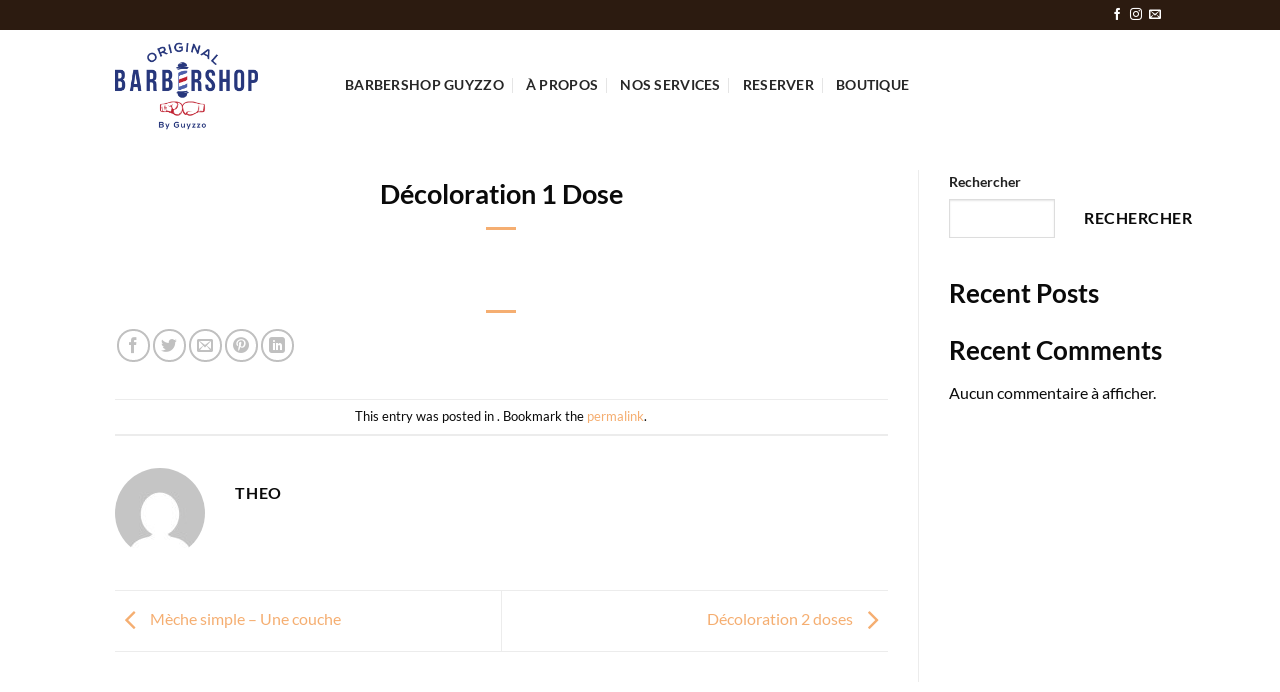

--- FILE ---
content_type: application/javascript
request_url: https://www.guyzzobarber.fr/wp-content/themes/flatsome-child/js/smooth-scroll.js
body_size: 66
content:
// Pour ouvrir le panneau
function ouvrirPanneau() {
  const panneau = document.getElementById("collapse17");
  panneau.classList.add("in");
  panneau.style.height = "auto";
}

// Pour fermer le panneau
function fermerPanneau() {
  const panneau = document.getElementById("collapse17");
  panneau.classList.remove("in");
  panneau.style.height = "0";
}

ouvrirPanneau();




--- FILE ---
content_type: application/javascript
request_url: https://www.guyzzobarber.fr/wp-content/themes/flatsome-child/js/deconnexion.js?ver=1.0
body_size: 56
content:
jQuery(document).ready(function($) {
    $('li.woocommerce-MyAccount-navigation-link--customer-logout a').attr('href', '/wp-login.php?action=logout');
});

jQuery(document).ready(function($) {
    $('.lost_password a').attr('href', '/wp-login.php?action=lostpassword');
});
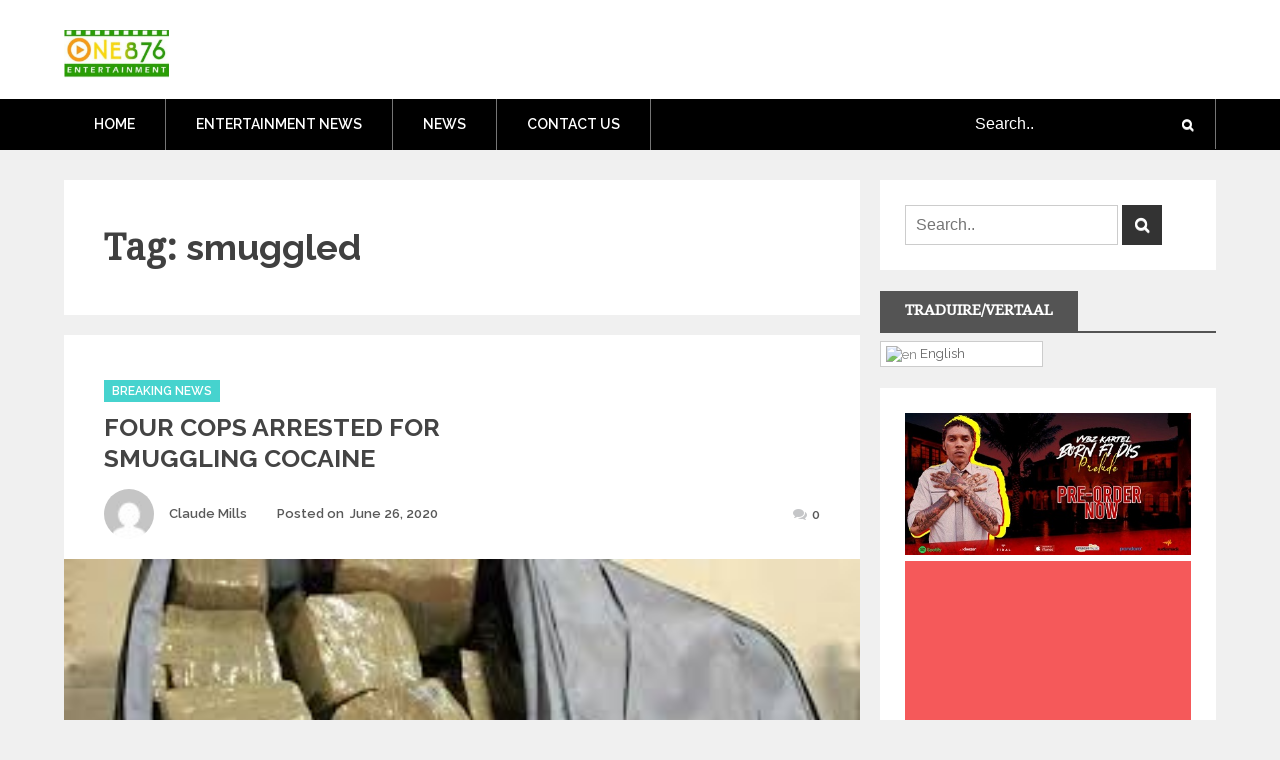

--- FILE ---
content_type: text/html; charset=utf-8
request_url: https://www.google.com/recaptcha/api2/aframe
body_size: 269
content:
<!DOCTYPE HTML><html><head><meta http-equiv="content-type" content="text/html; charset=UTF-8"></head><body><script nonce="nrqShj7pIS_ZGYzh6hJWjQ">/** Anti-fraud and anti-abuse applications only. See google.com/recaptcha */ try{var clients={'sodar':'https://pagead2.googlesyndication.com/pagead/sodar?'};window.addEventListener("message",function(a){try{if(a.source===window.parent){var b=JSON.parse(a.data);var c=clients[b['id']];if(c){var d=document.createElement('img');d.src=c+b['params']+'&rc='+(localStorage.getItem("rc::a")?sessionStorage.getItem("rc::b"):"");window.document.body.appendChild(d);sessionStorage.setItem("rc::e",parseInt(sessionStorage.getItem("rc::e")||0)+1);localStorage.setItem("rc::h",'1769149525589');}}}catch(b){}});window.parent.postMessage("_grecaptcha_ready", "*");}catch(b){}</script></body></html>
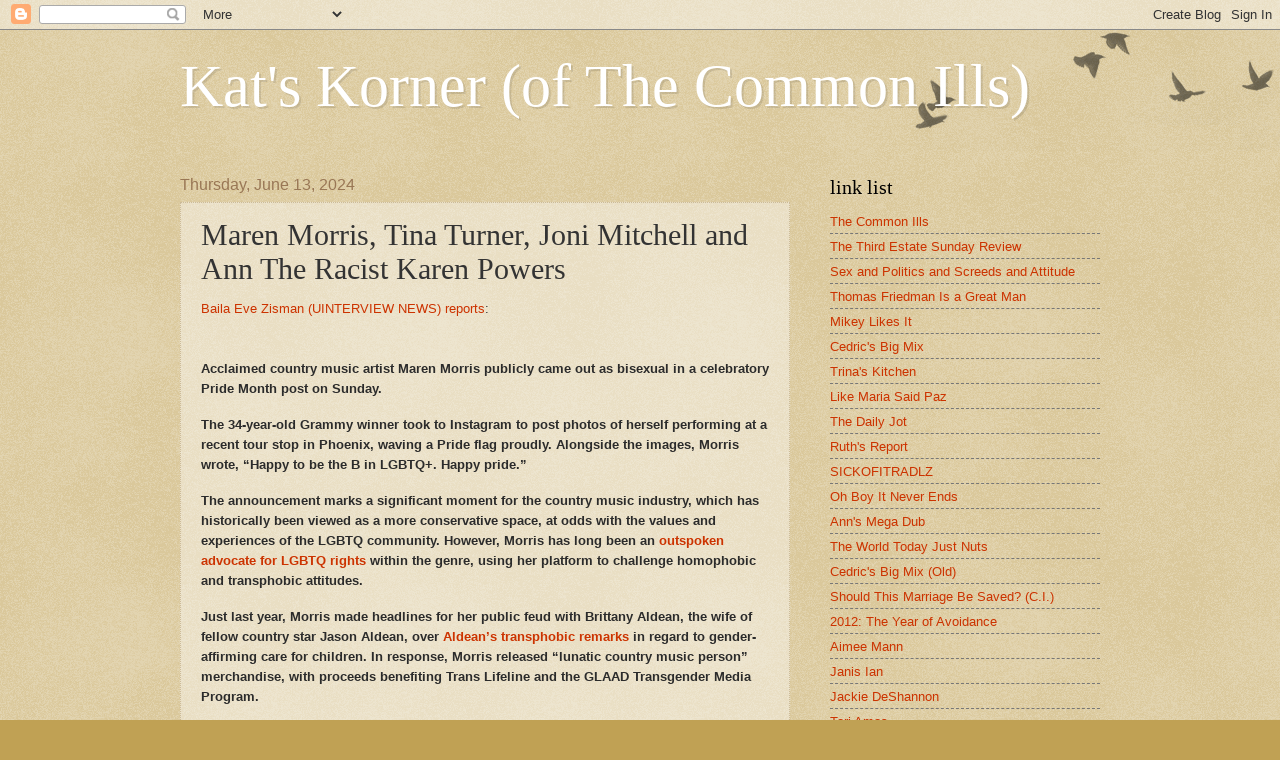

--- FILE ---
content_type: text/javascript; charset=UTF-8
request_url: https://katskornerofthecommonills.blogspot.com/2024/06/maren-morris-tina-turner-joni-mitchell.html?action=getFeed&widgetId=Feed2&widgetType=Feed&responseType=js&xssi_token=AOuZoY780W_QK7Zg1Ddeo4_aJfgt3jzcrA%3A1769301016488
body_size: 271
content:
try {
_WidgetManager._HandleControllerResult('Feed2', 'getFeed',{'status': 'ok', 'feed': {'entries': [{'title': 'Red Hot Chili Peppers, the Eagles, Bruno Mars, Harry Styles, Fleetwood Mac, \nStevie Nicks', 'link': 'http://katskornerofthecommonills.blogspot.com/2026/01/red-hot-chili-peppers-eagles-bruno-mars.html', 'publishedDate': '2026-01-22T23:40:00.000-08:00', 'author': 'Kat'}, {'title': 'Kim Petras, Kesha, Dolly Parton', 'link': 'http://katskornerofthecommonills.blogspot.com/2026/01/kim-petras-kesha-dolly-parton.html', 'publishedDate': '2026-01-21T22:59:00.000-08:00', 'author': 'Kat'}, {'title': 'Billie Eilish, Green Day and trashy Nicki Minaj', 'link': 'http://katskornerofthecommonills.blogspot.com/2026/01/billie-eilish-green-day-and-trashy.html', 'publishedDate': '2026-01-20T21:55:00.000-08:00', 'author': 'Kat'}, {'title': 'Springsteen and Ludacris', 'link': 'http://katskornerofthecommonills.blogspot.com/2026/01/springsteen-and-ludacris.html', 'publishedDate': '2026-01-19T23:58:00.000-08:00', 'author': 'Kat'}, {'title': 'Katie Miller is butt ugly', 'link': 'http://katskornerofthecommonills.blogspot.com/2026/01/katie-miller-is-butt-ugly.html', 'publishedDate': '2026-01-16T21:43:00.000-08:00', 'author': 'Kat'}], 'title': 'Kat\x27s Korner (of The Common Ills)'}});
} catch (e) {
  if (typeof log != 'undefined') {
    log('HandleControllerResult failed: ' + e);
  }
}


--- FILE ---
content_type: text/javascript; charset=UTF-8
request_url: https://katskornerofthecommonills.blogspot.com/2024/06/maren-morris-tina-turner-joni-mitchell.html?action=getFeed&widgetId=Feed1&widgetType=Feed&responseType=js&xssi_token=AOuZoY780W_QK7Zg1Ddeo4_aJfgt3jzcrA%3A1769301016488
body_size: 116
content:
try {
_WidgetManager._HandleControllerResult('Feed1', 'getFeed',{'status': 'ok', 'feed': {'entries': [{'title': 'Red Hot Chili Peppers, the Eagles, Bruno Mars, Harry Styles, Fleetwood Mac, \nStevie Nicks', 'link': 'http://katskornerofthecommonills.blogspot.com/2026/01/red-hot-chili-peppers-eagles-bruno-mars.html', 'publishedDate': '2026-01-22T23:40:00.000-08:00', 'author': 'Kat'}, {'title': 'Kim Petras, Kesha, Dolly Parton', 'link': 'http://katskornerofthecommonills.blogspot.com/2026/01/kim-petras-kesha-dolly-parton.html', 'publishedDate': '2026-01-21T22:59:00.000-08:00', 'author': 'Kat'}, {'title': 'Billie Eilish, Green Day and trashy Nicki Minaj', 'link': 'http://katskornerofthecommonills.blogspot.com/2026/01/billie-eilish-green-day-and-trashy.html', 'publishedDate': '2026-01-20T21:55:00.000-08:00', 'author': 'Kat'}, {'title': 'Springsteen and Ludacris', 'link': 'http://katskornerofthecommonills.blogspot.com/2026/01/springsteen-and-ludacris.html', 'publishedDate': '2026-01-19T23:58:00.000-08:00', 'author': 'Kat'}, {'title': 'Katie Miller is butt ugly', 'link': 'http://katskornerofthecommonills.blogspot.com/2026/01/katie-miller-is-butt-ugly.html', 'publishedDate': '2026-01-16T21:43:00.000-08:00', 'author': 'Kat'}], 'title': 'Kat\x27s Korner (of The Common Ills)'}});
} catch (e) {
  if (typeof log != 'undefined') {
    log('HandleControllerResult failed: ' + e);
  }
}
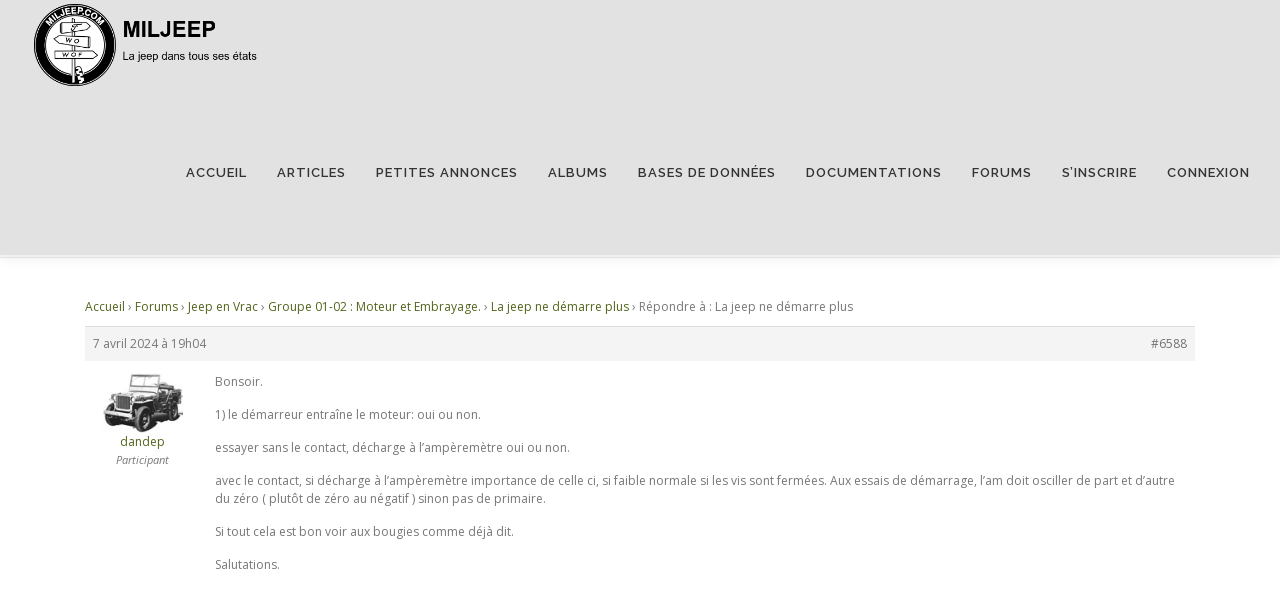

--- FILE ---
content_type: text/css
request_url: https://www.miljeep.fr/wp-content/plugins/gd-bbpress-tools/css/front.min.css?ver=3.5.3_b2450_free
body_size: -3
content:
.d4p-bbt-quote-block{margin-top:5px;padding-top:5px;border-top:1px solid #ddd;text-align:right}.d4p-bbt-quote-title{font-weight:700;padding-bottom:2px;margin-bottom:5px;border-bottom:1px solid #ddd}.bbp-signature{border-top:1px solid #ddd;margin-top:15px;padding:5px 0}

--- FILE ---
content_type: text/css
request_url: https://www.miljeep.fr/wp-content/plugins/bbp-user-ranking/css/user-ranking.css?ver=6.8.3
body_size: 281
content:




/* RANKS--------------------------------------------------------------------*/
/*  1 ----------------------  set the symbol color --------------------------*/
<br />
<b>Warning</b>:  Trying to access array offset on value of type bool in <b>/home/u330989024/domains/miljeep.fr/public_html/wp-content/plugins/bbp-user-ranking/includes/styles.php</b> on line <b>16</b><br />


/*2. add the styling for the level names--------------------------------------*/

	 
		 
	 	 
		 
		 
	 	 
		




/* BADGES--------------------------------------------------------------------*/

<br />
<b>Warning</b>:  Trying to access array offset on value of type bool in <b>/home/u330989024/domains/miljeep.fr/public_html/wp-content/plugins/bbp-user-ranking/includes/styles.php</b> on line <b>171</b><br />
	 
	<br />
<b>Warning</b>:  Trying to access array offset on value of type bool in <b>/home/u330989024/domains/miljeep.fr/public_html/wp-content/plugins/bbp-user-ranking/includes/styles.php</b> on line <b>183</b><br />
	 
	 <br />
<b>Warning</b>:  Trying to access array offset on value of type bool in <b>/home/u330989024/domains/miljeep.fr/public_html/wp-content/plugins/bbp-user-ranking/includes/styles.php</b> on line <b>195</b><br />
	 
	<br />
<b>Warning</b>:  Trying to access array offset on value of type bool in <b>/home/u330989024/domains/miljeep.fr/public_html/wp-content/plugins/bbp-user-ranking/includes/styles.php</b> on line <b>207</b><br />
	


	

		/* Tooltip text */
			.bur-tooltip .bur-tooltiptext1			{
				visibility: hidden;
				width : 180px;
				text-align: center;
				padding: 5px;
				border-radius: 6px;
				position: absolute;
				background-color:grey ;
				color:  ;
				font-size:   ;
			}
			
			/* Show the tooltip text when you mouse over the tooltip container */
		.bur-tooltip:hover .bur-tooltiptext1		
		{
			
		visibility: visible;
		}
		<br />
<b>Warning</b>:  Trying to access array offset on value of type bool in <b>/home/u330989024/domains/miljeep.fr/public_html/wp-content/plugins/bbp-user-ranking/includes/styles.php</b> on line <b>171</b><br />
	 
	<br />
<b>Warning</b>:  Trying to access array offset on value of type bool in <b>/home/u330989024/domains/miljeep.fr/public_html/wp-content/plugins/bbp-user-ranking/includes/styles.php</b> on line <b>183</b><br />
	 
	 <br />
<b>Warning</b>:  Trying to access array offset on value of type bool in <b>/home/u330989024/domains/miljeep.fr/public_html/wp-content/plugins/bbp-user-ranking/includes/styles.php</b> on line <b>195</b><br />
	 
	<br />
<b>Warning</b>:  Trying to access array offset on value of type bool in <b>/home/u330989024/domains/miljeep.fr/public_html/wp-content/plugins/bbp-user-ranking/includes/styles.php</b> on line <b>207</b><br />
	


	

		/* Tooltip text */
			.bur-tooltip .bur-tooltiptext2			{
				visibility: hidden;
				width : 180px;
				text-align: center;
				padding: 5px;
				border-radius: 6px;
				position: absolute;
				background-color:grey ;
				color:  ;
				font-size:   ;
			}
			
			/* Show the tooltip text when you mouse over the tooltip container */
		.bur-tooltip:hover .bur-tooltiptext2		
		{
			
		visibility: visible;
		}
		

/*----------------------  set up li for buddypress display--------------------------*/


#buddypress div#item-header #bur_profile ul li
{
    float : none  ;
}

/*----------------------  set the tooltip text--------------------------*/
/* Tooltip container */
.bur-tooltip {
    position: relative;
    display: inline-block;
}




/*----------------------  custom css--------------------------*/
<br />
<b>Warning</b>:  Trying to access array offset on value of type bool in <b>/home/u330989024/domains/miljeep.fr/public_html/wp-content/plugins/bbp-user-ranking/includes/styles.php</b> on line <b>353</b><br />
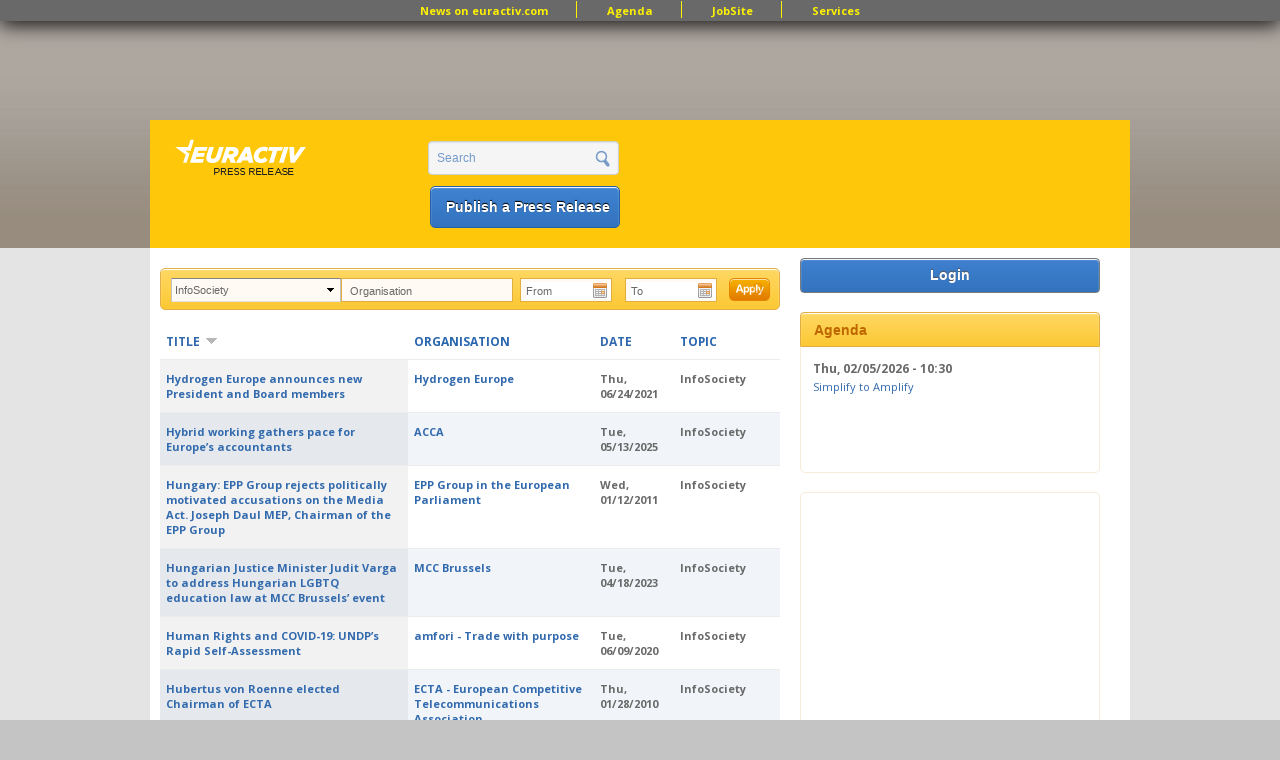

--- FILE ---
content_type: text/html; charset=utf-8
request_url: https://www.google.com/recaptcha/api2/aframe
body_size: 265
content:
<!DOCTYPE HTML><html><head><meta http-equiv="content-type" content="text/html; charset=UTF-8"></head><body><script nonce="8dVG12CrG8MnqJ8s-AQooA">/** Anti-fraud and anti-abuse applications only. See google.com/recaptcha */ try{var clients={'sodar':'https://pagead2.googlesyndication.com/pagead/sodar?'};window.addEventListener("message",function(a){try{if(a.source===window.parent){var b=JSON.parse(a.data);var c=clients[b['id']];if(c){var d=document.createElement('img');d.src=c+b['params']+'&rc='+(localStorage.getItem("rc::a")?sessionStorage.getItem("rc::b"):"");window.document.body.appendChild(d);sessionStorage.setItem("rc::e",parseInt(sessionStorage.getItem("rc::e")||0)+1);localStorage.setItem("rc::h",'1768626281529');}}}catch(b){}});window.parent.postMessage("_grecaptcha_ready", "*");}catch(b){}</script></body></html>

Assigned task. Count up every line above that has the word "attr" in it; answer with the number alone.

Answer below. 2